Phylogenetic analysis
In this study, the MIB1 protein sequence was used to search against the mungbean database (Kang et al., 2014). The phylogenetic analysis was conducted by MEGA (version 7.0) using the neighbor-joining method with 1,000 replications (Kumar et al., 2016). The tree was displayed by the Interactive Tree of Life (iTOL; Letunic and Bork, 2016). Protein sequences from this study are listed in Supplementary Table 2.
Results
Isolation and characterization of the mib1 mutants in mungbean
To investigate key components regulating plant architecture in mungbean, we screened mutants with altered branch number and shape and size of lateral organs from the mutagenesis population (Li et al., 2022). Three allelic mutants affecting plant architecture were isolated in mungbean (Figure 1). We named these mutants mini body1-1 (mib1-1), mib1-2, and mib1-3, respectively.
Figure 1 Growth rate characterization of WT and mib1 mutants. (A) Two-week-old seedlings of the wild-type (WT) plant and mib1 mutants. (B) The number of compound leaves of WT and mib1 mutants (n = 10). (C) The fifth compound leaves of WT and mib1 mutants. (D) The size of the terminal leaflets of the fifth compound leaves of WT and mib1 mutants (n = 10). (E) Plant architecture of WT and mib1 mutants at the 4 weeks after germination. (F) The number of branches of WT and mib1 mutants at 4 weeks after germination (n = 10). The data were means ± SD. The Tukey’s multiple comparison test was used. *** p < 0.001.

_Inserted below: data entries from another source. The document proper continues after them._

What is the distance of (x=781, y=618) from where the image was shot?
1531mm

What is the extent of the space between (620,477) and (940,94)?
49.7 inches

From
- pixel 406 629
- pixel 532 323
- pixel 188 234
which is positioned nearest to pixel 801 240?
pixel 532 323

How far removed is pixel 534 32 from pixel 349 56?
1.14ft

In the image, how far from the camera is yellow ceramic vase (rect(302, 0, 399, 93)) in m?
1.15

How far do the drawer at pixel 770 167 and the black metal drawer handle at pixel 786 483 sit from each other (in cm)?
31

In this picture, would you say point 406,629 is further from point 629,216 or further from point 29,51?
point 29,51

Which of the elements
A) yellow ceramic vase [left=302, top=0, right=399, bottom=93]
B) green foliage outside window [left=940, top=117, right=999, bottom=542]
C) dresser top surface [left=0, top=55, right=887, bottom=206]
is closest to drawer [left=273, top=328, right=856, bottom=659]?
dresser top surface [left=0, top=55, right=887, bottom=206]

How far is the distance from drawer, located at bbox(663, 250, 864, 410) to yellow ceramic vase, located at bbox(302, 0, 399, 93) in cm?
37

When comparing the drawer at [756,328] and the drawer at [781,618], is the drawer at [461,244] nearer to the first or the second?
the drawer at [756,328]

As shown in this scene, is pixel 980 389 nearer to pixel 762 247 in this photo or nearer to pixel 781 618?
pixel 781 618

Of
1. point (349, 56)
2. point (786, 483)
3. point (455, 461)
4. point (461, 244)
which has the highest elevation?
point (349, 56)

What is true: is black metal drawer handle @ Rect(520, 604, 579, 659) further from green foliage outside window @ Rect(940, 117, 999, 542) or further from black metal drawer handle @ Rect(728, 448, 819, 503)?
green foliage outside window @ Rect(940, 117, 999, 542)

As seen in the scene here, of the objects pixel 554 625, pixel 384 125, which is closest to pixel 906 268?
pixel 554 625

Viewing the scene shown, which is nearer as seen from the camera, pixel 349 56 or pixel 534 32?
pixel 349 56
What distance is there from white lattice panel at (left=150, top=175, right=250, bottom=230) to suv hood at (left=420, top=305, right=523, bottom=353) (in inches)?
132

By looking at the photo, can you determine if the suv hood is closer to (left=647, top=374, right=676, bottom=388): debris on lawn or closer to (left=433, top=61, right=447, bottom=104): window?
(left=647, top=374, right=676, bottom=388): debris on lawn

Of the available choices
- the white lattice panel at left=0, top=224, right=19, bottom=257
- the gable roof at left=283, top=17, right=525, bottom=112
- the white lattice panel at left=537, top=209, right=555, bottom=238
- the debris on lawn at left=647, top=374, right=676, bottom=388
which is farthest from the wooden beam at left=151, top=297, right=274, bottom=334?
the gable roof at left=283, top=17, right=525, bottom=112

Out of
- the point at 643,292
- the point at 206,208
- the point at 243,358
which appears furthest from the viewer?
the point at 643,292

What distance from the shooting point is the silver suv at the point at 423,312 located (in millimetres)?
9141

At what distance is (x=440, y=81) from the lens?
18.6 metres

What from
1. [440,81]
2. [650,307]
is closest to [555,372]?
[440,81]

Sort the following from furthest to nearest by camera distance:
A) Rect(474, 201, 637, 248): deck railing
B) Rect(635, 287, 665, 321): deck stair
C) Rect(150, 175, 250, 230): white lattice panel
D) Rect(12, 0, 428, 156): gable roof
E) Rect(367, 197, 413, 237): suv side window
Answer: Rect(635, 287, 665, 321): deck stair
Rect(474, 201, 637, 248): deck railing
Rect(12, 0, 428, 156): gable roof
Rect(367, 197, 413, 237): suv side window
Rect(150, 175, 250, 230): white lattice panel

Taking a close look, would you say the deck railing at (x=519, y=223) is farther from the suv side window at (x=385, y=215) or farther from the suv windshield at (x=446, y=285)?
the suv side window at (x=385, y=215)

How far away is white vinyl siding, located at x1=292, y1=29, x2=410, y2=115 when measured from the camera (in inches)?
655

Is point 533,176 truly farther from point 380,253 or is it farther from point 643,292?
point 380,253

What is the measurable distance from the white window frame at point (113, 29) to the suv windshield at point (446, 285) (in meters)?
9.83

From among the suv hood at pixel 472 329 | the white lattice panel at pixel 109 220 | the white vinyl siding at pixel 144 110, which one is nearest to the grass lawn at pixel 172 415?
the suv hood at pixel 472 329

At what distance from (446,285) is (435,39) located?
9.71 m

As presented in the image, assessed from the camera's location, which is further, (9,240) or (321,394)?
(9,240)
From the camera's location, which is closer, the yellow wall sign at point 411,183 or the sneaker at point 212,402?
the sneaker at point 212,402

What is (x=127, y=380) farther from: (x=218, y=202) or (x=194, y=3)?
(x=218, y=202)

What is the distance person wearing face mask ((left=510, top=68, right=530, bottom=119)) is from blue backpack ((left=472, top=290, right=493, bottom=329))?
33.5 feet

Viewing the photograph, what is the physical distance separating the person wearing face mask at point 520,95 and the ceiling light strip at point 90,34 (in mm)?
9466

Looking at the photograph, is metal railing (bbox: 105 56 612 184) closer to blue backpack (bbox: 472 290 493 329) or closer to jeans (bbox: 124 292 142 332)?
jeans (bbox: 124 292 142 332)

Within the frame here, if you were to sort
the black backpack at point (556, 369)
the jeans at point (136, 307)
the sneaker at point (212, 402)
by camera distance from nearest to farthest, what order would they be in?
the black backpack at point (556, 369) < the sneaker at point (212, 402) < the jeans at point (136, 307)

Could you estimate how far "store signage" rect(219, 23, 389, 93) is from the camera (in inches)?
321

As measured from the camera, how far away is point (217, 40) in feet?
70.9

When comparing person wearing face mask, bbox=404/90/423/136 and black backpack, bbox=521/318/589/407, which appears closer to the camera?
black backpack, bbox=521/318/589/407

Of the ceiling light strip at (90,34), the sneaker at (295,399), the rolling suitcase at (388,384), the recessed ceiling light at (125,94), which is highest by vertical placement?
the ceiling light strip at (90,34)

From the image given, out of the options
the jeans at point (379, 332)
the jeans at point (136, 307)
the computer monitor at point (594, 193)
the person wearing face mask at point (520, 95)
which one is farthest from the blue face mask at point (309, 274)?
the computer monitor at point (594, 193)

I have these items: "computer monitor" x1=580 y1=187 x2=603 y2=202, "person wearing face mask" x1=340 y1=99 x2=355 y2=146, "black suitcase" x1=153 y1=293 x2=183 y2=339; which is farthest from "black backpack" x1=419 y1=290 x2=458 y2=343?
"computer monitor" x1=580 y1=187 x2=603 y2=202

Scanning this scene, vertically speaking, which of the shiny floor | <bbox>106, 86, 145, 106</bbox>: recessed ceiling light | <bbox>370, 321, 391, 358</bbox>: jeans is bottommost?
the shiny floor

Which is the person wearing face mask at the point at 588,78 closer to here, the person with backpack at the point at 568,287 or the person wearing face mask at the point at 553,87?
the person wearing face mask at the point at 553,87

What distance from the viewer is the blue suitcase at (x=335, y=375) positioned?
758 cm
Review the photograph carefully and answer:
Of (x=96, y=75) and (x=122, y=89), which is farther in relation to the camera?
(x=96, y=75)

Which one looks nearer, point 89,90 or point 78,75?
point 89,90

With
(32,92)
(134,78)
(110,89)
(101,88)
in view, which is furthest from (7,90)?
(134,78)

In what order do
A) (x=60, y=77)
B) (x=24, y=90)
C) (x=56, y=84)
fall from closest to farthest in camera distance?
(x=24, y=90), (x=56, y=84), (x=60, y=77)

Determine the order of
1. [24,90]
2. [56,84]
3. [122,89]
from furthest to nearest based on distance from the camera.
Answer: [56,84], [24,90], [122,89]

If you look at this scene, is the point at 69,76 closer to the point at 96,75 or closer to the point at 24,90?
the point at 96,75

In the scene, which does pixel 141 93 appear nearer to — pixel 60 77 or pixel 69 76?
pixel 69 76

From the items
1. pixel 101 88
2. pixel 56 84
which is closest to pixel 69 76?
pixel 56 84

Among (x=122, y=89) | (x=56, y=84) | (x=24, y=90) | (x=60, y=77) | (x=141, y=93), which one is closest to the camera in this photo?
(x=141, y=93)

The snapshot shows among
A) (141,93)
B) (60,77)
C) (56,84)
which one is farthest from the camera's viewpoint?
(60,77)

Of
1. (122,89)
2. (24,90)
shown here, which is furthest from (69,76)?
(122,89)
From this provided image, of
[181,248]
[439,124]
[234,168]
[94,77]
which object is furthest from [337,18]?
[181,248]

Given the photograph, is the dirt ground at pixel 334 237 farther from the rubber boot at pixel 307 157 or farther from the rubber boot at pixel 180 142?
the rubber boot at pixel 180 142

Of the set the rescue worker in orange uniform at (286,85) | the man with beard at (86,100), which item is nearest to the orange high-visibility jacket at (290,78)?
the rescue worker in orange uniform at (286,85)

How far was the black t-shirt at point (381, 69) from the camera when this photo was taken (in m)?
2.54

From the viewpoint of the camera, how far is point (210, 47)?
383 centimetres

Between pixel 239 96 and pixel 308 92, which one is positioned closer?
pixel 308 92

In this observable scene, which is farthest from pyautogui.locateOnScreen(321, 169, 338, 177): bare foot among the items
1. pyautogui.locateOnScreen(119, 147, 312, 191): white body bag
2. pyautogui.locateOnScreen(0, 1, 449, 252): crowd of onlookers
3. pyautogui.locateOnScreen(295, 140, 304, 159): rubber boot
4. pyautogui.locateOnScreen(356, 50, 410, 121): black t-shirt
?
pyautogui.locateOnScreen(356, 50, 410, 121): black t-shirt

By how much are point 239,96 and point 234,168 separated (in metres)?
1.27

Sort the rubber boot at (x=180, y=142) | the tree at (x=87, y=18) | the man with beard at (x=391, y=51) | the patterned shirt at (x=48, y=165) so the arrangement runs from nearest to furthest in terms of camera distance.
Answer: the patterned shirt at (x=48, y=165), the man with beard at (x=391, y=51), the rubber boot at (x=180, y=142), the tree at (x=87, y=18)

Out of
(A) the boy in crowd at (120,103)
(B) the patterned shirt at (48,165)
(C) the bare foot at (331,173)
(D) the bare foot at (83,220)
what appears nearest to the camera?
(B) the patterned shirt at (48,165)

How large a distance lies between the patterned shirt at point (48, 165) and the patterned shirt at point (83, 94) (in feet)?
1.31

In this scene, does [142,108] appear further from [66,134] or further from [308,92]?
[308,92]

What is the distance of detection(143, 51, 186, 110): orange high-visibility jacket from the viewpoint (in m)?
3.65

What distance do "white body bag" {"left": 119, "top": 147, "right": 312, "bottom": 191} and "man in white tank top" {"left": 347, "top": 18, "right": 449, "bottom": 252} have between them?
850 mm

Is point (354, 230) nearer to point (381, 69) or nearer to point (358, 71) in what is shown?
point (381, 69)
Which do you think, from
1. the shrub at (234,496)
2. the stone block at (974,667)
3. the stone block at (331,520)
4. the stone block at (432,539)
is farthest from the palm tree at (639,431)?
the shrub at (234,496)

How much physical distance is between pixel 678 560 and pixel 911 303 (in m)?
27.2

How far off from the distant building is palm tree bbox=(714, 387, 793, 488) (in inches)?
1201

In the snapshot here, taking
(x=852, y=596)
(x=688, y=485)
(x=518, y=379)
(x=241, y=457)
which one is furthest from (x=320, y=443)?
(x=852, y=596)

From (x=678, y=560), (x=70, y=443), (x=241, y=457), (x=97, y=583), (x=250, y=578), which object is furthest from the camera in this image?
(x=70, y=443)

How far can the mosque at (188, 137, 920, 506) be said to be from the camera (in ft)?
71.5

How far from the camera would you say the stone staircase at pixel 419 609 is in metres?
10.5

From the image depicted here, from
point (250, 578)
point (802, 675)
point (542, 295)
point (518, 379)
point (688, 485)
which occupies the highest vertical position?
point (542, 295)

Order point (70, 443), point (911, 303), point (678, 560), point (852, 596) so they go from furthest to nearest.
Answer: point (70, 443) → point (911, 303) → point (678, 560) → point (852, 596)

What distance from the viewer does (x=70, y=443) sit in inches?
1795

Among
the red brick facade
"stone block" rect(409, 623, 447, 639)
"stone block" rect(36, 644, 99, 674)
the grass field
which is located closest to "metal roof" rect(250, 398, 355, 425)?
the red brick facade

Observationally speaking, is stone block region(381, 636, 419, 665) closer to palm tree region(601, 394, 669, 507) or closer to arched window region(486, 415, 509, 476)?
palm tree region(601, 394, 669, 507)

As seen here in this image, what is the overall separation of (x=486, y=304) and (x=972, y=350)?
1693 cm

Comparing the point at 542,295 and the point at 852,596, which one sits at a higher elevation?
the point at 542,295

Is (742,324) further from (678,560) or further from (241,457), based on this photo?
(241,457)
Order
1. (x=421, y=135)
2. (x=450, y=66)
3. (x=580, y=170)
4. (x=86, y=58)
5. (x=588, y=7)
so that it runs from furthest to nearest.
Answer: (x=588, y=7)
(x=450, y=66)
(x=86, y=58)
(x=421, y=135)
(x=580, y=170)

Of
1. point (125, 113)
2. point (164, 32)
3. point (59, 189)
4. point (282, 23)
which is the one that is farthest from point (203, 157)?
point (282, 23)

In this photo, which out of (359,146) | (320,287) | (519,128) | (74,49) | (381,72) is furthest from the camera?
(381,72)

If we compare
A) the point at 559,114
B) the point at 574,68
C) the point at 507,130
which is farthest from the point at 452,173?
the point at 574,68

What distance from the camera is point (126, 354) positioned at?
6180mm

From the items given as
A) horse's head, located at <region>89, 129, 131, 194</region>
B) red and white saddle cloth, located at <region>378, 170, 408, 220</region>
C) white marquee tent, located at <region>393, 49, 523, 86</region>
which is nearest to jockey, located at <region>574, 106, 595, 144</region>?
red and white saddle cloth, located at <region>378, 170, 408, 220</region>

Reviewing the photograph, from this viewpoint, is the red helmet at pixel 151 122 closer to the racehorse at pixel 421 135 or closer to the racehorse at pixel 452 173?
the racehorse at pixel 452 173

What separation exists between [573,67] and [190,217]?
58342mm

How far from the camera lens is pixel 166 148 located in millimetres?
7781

The leaf production rate in the mib1 mutants was accelerated, compared with that of WT (Figures 1A, B). The juvenile leaves of the mutants were normal, but the adult leaves displayed pentafoliate form, compared to those of WT with trifoliate compound leaves (Figure 1C). In the mib1 mutants, the size of the leaflets was severely reduced by 43.61%–60.93% (Figure 1D). The outgrowth of axillary buds in the mib1 mutants was faster than those in WT (Figure 1E). The number of branches in the mib1 mutants increased significantly (Figure 1F). At 4 weeks after germination, there was only one branch in each WT plant, while each mib1 mutant had four branches (Figure 1F). At 8 weeks after germination, there was no difference in the number of primary branches between WT and mutants of mib1-2 and mib1-3 (the mib1-1 mutant has about two more primary branches than WT; Supplementary Figure 1). However, the secondary branches in the three mib1 alleles increased significantly (Supplementary Figure 1). Thus, the increased branch number in the mutants was caused by accelerated bud outgrowth and sustained branching capacity among early developed primary branches. Additionally, the mib1 mutants had a compact plant architecture, compared with WT (Figure 1E and Supplementary Figure 1A).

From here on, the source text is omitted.